Commentary by Shawn Mitchell
I’m thinking about eugenics. Why such a cheery topic, one that evokes Nazi experiments and dyspeptic novels? Because, haven’t you heard? Assisted suicide is the new killer thing. Colorado just adapted it, and states and nations everywhere are tiptoeing towards joining the cool crowd.
But it just struck me to wonder how far removed we really are from the worst things you can say about eugenics. Good genes. Selecting sex and mates to improve the gene pool as an attempted means to enhance human life. Or, eliminating undesirables to make life smoother and more convenient.

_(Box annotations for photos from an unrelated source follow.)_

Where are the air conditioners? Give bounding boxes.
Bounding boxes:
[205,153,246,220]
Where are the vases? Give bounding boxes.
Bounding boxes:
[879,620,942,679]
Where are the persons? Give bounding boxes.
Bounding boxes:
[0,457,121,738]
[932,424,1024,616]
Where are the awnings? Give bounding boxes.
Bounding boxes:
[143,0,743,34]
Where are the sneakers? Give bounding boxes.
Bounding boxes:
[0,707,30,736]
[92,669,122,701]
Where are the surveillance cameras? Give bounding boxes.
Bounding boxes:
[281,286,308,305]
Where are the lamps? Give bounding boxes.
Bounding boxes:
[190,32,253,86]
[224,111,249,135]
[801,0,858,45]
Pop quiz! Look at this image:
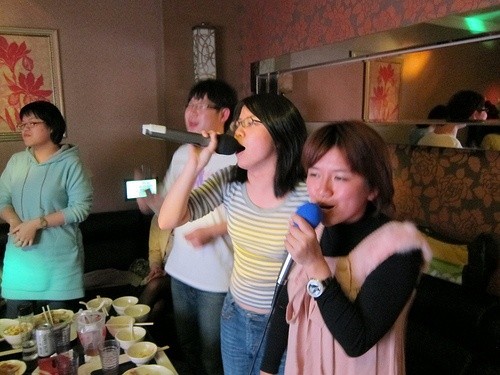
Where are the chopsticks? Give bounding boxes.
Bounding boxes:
[42,304,55,327]
[105,322,153,326]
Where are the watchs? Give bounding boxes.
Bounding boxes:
[307,276,333,298]
[40,217,47,230]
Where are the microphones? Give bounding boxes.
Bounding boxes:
[268,203,322,307]
[142,123,239,155]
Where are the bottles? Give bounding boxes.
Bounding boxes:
[17,304,38,361]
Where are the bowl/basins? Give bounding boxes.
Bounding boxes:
[85,295,174,375]
[1,322,33,350]
[35,308,74,324]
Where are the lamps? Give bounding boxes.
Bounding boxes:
[192,21,216,83]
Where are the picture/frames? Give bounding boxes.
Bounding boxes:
[0,26,67,142]
[362,57,403,122]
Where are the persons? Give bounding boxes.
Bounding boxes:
[410,90,500,150]
[134,78,237,375]
[0,101,94,318]
[158,93,309,375]
[260,120,431,375]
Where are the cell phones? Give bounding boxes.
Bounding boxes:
[125,178,158,200]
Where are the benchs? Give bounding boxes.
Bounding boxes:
[0,207,154,297]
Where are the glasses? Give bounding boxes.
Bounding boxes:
[476,106,491,115]
[16,120,45,131]
[184,101,220,113]
[235,116,263,128]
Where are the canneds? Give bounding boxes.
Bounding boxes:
[36,323,55,358]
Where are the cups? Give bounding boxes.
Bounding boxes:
[97,339,121,375]
[70,310,106,356]
[53,323,79,375]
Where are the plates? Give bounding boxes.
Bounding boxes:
[0,359,27,375]
[0,318,18,341]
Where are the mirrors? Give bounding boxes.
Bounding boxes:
[250,5,500,152]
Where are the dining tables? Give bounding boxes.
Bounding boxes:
[0,284,206,375]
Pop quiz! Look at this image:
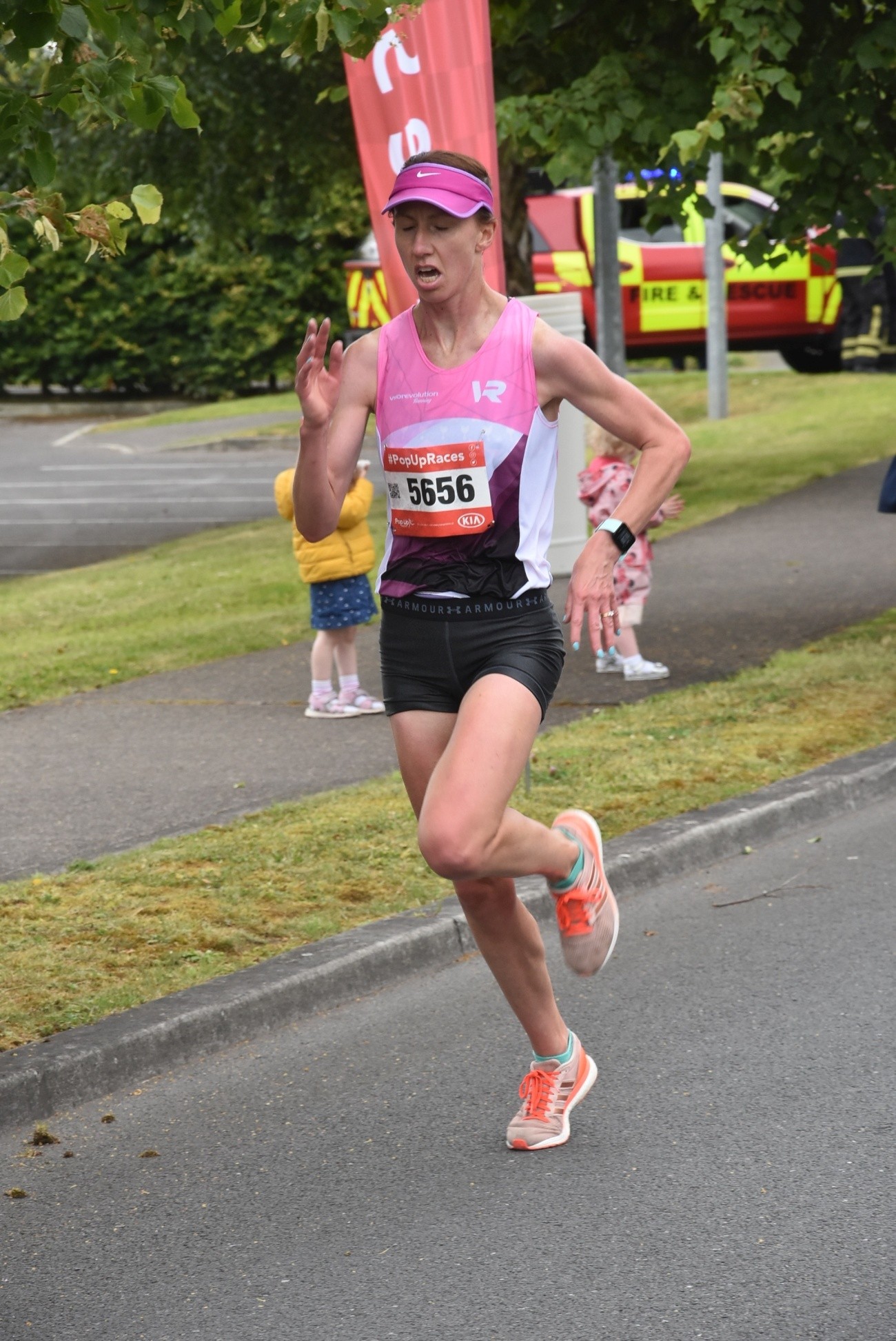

Assisted suicide is defended as the ultimate expression of autonomy by terminal patients who want to face their end on their own terms. In many cases, it may be just that. But these human chapters exist in a context. A person’s end days are surrounded by families, some loving, some exhausted, some aloof and burdened. Surrounded by doctors and nurses and caregivers. Shadowed by institutions and costs and financial worries for loved ones.
It is not simply speculation or doomsaying to observe these contexts can and have produced pressures, subtle and overt, on grandma or grandpa to consider the nobility and selflessness of erasing themselves. As the habit spreads in society’s lifeblood, the reasons for leaping expand from terminal illness to depression, chronic pain, addiction. And the pressures mount until it’s not always clear how voluntary the decision is. So we get the tragic specter of elderly European patients entering the hospital wearing bracelets that say: “Do not euthanize me.”
The currents that swirl in these contexts make these men and women literally fear homicide. That may be an argument or not against allowing the autonomy and humane assistance that are the selling points of assisted suicide. But, it is certainly cause to reflect on the costs and consequences of formalizing it, normalizing it, and becoming inured to it. Human and institutional convenience can come to outweigh humanity and sought after dignity.
Bounce backward now to the other end of life, the beginning. Common practice, especially for mothers over a certain age, is to screen for genetic defects and to “provide information” so parents can “make informed choices.” This is all clean, anodyne language, but in practice, it leads to trends where reportedly, in Europe, over 90% of fetuses diagnosed with down syndrome are aborted. In the United States the rate is closer to 70%. Some observers and publications see a world where shortly down syndrome will be virtually nonexistent.
People hold different views on the morality or the good or bad effects of those trends. There is a growing counter voice of parents who have raised developmentally disabled children. They talk about the unknowable love and life lessons that became part of their lives. But again, the context generates its own expectations, and family, friends, and institutions may be part of the swirl that instills the question why? Why would caring parents ever choose to bring a child into a saddled life?
Others will have answers, deeply thought and clearly articulated. Just as related concerns get exchanged in the discussion of end of life issues. But back to the thought that prompted this reflection: Is our discussion any more humane, any less chilling, any less fraught with peril and the blurring of moral lines than whatever must have been in the heads of people who thought eugenics was a good idea? I think likely not.